[Task requirements]
Copy every record verbatim. Leave the pictures out.

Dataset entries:
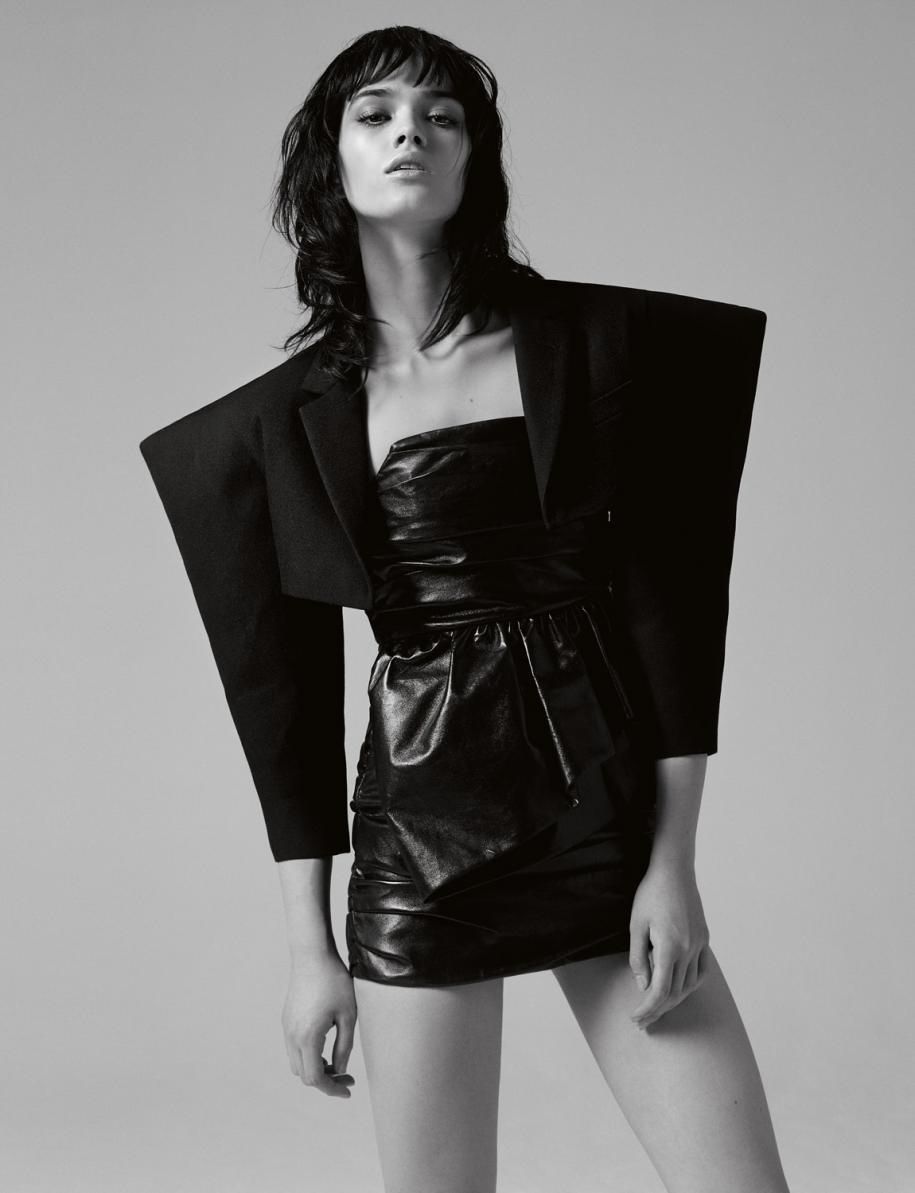 Veste courte en laine et gabardine, et robe bustier en cuir, CELINE PAR HEDI SLIMANE.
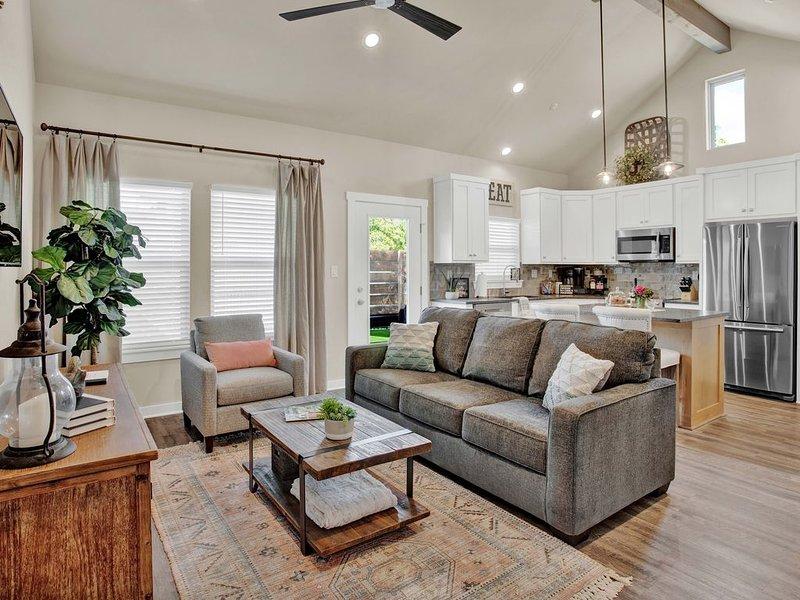Heron Haus - BRAND NEW modern condo, 3 min to Main Street, vacation rental in Fredericksburg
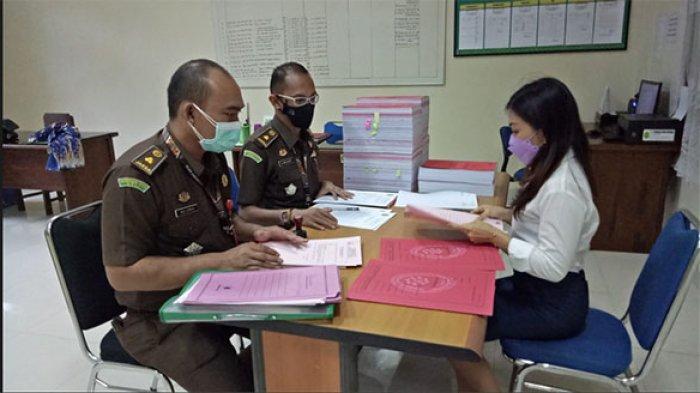 Lima Tersangka Kasus Bedah Rumah di Desa Tianyar Barat Dilimpahkan ke Pengadilan Tipikor Denpasar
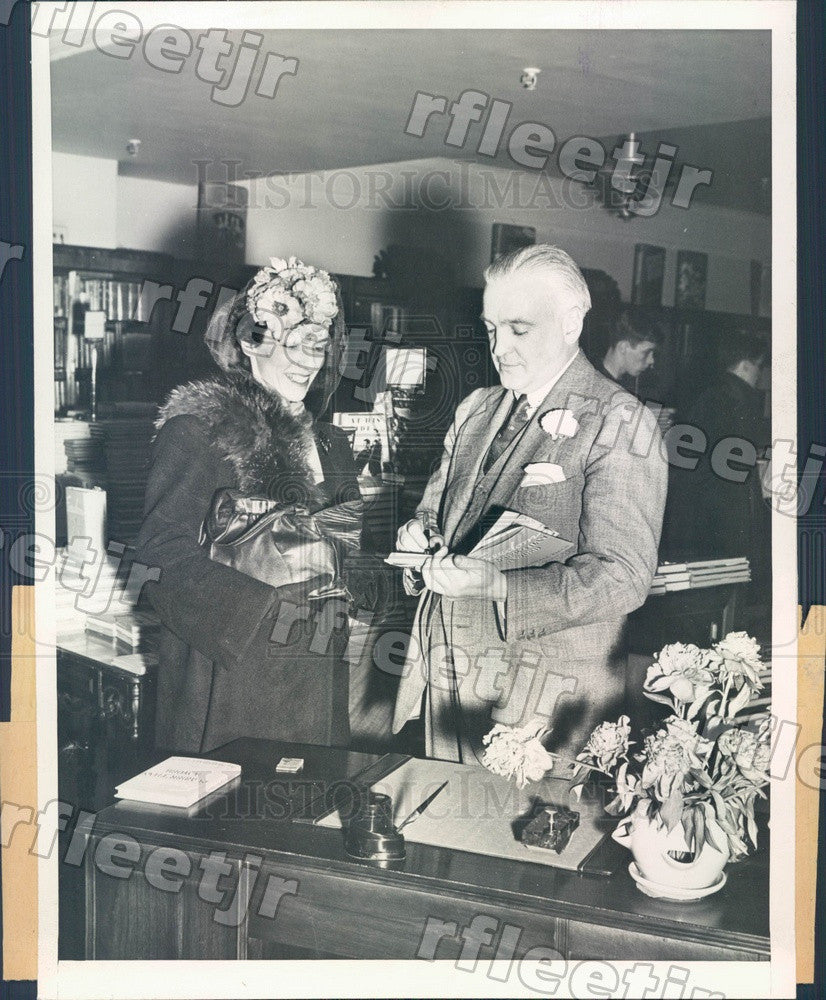 1945 Chicago Sun Publisher Marshall Field & Mrs Myron Hume Press Photo adv547 - Historic Images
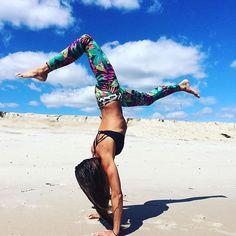 Beach playtime in Spiritgirl's Tropical Bliss Leggings.  www.spiritgirl.co.za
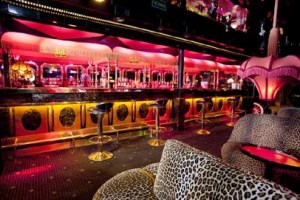 Le Memphis est le bar à cougar le plus connu de Paris
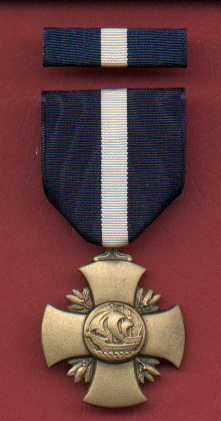 US Navy and Marine Corps USMC Cross Medal with ribbon bar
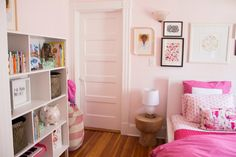 Check out this adorable sustainable kid's bedroom makeover from IKEA Brand Ambassadör Jeanine Hays of AphroChic!
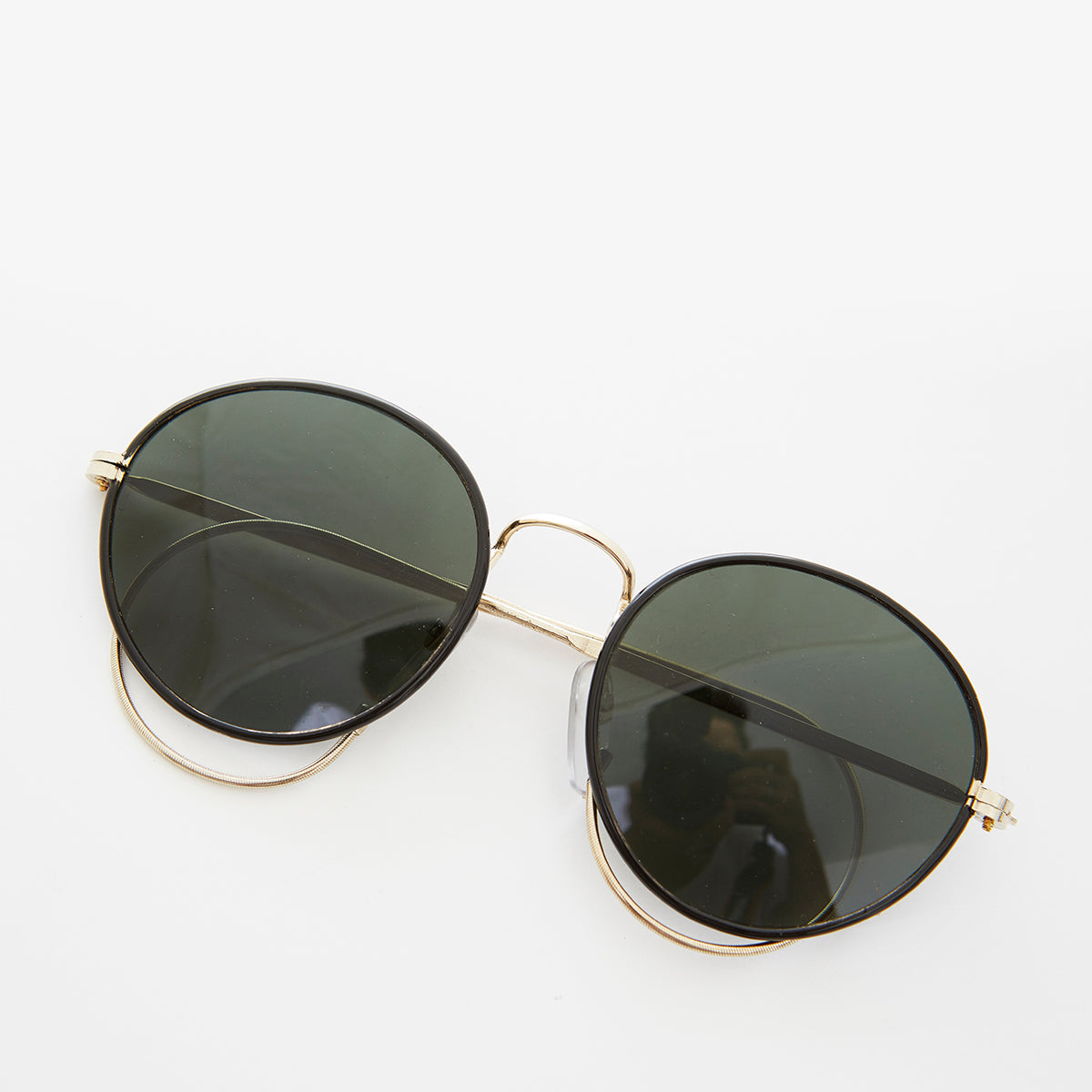 Round Preppy Sunglass with Cable Temples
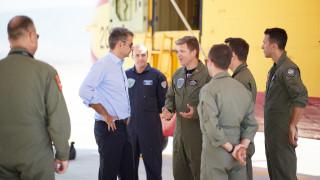 Ελευσίνα: Επίσκεψη Μητσοτάκη στη βάση των πυροσβεστικών αεροσκαφών Canadair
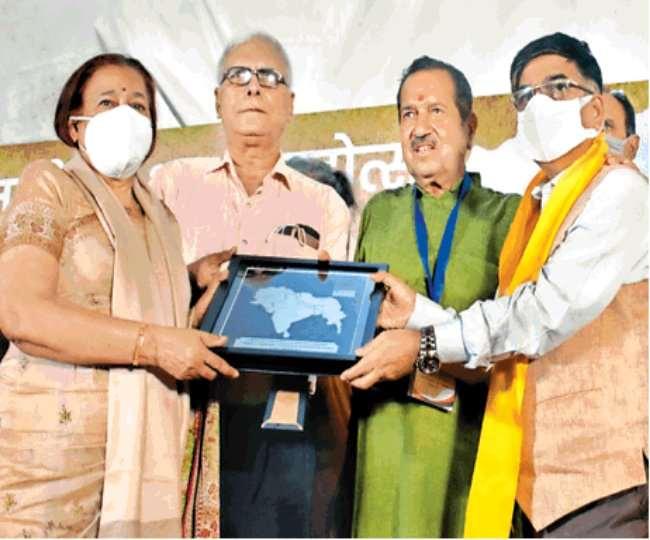 शहीद मेजर मोहित शर्मा की मां सुशीला को अखंड भारत के मानचित्र का स्मृति चिह्न् देकर सम्मानित करते इंद्रेश कुमार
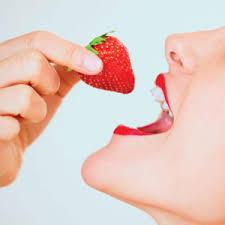 Image result for comer animado fresas
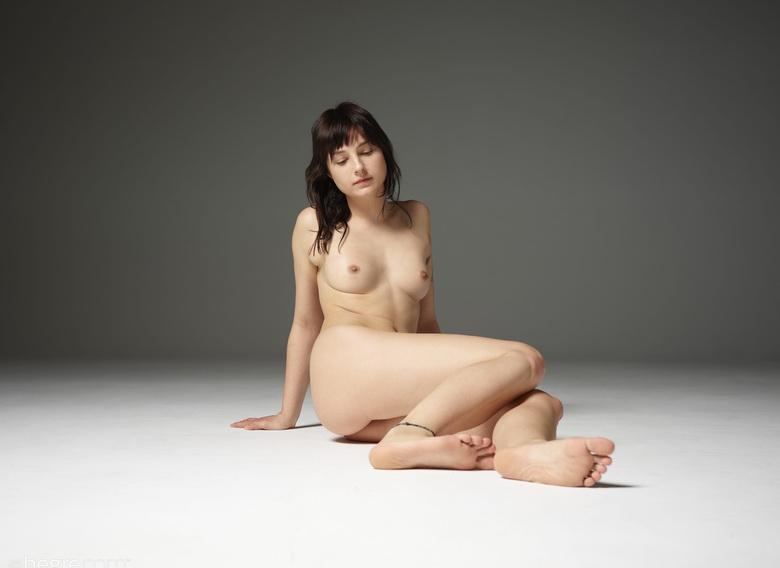 18 years old gets support by professionel when doing first nude shots picture 2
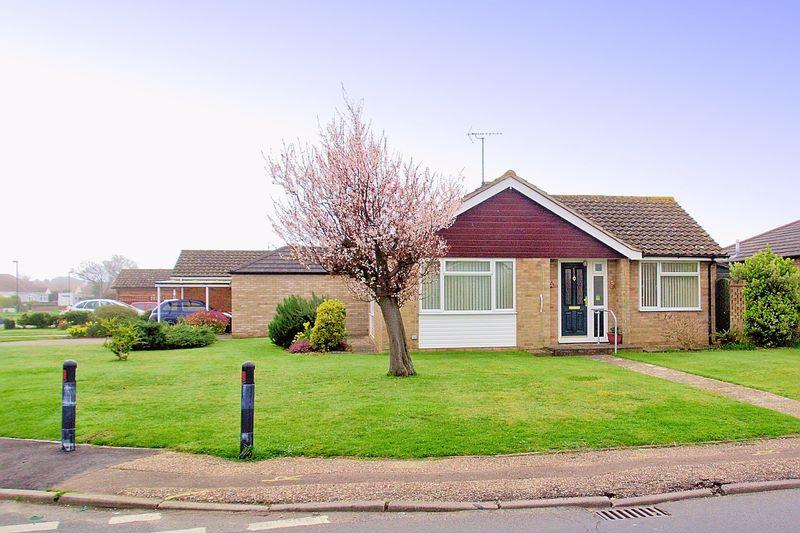 2 Bedrooms Detached Bungalow for sale in Cardinals Drive, Pagham, Bognor Regis, PO21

[Exercise answer]
 Veste courte en laine et gabardine, et robe bustier en cuir, CELINE PAR HEDI SLIMANE.
Heron Haus - BRAND NEW modern condo, 3 min to Main Street, vacation rental in Fredericksburg
 Lima Tersangka Kasus Bedah Rumah di Desa Tianyar Barat Dilimpahkan ke Pengadilan Tipikor Denpasar
 1945 Chicago Sun Publisher Marshall Field & Mrs Myron Hume Press Photo adv547 - Historic Images
 Beach playtime in Spiritgirl's Tropical Bliss Leggings.  www.spiritgirl.co.za
 Le Memphis est le bar à cougar le plus connu de Paris
 US Navy and Marine Corps USMC Cross Medal with ribbon bar
 Check out this adorable sustainable kid's bedroom makeover from IKEA Brand Ambassadör Jeanine Hays of AphroChic!
 Round Preppy Sunglass with Cable Temples
 Ελευσίνα: Επίσκεψη Μητσοτάκη στη βάση των πυροσβεστικών αεροσκαφών Canadair
 शहीद मेजर मोहित शर्मा की मां सुशीला को अखंड भारत के मानचित्र का स्मृति चिह्न् देकर सम्मानित करते इंद्रेश कुमार
 Image result for comer animado fresas
 18 years old gets support by professionel when doing first nude shots picture 2
 2 Bedrooms Detached Bungalow for sale in Cardinals Drive, Pagham, Bognor Regis, PO21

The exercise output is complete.